====== LINHAS LISTADAS

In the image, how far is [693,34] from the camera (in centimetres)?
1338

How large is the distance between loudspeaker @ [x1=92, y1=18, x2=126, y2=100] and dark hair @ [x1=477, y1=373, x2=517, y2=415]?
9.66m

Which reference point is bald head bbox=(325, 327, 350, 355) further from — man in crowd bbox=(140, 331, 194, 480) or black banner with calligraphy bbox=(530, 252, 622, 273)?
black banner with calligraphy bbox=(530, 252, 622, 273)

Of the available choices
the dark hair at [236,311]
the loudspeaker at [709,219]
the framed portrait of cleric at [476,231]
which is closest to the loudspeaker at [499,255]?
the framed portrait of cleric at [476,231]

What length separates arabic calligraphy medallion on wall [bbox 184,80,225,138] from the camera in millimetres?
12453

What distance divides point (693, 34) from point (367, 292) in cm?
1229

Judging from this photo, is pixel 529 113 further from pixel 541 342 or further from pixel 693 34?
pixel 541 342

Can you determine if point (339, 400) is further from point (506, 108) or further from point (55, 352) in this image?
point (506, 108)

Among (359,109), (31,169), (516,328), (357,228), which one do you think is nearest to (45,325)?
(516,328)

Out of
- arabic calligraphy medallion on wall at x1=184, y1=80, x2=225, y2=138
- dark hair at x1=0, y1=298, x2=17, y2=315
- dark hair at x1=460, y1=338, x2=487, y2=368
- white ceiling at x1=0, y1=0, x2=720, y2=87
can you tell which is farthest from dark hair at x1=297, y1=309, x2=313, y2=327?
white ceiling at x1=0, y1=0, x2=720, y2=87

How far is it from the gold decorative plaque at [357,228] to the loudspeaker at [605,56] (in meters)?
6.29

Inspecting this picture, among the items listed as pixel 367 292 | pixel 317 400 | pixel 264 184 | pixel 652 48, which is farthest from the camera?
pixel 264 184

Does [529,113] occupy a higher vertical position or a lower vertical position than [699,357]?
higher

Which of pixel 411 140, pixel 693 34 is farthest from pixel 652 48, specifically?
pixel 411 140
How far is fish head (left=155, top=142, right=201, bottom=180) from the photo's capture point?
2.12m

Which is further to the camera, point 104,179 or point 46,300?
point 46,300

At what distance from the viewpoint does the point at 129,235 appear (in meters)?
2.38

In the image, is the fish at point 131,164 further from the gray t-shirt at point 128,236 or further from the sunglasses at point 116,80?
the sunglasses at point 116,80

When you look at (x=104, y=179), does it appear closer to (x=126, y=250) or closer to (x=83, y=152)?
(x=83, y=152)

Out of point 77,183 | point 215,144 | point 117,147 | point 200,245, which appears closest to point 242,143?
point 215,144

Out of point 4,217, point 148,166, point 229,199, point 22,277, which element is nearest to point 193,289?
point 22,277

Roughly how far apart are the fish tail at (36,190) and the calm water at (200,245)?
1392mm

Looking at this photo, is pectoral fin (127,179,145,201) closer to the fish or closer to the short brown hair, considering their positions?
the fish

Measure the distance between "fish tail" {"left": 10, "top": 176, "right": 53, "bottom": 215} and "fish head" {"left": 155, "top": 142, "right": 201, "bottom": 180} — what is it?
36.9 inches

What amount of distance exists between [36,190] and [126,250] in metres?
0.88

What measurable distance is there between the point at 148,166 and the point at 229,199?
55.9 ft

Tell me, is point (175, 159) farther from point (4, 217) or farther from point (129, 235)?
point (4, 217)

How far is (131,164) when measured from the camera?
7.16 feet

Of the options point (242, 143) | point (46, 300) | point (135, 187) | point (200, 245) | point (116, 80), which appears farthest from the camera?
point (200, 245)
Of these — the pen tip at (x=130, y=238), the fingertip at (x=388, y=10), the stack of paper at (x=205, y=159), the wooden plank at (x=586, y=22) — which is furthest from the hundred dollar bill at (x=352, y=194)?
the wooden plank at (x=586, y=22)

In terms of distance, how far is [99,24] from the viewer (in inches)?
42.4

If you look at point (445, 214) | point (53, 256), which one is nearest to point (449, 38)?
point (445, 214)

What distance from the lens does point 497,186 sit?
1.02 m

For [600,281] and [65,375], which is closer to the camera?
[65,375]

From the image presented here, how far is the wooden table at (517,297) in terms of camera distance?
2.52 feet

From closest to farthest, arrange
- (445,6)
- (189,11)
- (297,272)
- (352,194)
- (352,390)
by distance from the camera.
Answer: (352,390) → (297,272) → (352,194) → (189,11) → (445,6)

============

- **TAREFA A REALIZAR**
Reescreva integralmente as linhas, desde aquela que contém "If you look" até o final, ambas incluídas, somando 36 a cada número das respostas, sejam coordenadas ou distâncias.

- **RESPOSTA DO EXERCÍCIO**
If you look at point (445, 214) | point (53, 256), which one is nearest to point (449, 38)?
point (481, 250)

What distance from the lens does point 497,186 sit?
37.02 m

For [600,281] and [65,375], which is closer to the camera?
[101,411]

From the image presented here, how far is the wooden table at (517,297) in terms of camera distance?
38.52 feet

From closest to farthest, arrange
- (445,6)
- (189,11)
- (297,272)
- (352,194)
- (352,390)
by distance from the camera.
Answer: (388,426) → (333,308) → (388,230) → (225,47) → (481,42)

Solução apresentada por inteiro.